Provided information:
____
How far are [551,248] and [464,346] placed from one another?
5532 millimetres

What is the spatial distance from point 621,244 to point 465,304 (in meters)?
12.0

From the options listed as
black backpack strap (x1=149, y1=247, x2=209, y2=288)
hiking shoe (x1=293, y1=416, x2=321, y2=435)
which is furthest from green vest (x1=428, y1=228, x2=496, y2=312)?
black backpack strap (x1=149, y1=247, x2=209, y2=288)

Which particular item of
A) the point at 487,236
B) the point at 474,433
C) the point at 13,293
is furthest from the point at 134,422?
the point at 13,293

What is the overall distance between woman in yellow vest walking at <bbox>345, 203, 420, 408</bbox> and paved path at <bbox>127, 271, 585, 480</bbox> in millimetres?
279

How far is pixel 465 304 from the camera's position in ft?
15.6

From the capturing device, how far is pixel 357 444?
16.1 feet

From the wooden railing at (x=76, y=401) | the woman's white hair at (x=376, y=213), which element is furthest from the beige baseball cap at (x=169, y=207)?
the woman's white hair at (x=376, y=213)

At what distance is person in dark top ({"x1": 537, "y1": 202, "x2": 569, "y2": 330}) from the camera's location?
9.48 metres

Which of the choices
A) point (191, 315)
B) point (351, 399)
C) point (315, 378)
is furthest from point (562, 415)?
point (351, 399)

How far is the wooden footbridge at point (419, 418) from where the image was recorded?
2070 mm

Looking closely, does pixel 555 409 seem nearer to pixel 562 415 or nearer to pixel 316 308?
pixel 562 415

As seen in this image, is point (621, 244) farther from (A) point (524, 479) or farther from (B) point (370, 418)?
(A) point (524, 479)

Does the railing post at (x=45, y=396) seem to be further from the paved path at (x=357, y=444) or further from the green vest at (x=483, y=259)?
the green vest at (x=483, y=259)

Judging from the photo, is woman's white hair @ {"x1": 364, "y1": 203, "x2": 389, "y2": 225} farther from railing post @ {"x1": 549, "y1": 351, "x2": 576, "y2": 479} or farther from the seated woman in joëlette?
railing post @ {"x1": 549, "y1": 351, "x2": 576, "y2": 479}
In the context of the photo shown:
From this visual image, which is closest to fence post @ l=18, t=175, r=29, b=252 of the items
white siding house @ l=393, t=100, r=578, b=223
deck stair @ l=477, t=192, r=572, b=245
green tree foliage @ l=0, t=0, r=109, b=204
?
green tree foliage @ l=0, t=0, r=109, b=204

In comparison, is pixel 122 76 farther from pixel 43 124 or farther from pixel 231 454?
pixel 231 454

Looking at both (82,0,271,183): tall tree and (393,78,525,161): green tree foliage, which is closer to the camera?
____
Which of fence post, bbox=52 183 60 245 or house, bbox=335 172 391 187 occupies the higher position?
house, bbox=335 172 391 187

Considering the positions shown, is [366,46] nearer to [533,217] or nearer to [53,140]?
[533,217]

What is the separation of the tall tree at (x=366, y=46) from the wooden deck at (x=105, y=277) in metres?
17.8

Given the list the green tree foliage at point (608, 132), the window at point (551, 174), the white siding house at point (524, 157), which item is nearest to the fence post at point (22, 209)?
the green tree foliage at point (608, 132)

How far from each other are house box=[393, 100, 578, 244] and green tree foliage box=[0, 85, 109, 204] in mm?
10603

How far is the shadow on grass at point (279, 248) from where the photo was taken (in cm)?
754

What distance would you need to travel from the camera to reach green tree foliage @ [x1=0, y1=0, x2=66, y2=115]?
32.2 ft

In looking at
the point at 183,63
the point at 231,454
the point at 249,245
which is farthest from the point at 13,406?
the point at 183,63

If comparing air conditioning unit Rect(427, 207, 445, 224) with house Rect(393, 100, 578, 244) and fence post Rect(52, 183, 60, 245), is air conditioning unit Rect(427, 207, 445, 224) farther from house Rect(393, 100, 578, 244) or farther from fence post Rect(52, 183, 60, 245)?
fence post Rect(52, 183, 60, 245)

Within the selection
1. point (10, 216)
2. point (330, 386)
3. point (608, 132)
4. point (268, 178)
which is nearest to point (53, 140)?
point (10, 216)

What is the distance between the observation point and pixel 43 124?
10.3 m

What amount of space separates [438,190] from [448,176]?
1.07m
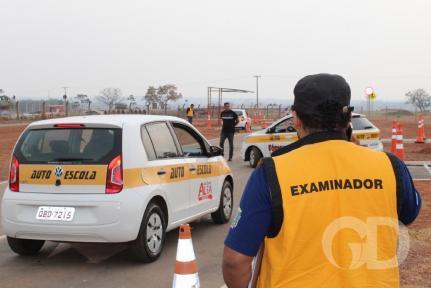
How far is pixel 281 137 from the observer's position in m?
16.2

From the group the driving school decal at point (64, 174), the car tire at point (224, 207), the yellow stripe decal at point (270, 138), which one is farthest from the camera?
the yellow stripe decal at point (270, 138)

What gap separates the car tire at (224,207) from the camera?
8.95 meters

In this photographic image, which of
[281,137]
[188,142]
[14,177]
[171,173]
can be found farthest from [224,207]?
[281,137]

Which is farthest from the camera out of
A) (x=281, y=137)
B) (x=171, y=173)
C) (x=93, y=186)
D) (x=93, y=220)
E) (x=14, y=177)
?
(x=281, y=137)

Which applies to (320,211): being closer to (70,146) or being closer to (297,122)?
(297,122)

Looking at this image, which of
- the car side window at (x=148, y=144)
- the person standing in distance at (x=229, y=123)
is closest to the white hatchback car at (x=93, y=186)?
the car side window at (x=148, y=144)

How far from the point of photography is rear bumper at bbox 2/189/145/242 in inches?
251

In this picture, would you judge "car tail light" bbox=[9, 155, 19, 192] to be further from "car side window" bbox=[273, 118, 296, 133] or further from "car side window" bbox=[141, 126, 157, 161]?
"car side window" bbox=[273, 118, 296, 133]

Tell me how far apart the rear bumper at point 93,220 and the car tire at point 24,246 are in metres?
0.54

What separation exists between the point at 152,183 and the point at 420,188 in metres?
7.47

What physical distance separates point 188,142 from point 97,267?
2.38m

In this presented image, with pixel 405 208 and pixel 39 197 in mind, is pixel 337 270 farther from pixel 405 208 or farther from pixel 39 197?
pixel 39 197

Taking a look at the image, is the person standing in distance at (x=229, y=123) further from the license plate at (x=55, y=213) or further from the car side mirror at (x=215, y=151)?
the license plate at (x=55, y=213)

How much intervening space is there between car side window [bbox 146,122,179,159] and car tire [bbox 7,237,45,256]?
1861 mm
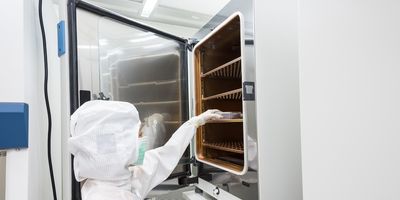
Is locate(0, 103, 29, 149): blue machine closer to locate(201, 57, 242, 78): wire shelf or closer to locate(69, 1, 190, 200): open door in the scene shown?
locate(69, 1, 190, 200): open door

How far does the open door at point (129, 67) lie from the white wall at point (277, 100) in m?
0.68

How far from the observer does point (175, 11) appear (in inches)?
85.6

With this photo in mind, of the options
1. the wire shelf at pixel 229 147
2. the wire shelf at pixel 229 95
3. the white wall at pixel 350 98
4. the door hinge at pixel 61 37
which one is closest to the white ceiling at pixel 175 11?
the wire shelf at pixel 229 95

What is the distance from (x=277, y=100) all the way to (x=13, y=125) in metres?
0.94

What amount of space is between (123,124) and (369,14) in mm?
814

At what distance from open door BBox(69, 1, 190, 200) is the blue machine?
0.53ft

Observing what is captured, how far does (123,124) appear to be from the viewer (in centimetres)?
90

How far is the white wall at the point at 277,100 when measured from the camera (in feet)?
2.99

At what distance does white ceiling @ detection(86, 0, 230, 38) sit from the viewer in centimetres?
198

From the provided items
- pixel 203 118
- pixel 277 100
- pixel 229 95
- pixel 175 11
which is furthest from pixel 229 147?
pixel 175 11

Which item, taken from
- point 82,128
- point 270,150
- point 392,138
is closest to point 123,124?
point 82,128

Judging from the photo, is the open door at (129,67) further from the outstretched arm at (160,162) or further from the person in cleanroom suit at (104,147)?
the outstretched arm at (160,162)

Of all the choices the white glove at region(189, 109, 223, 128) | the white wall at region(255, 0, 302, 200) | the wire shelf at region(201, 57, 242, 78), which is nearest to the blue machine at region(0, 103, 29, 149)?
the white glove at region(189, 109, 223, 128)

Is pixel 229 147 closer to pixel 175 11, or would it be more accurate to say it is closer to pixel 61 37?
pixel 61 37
____
Objective: Render the records from the line with "In comparison, is" to the line with "Looking at both", both included, as a Markdown table with a Row column numbering each line and a Line column holding its text. Leave out blank lines.

Full output:
| Row | Line |
|---|---|
| 1 | In comparison, is pixel 122 76 farther from pixel 43 124 or farther from pixel 231 454? |
| 2 | pixel 231 454 |
| 3 | Looking at both (82,0,271,183): tall tree and (393,78,525,161): green tree foliage, which is closer to the camera? |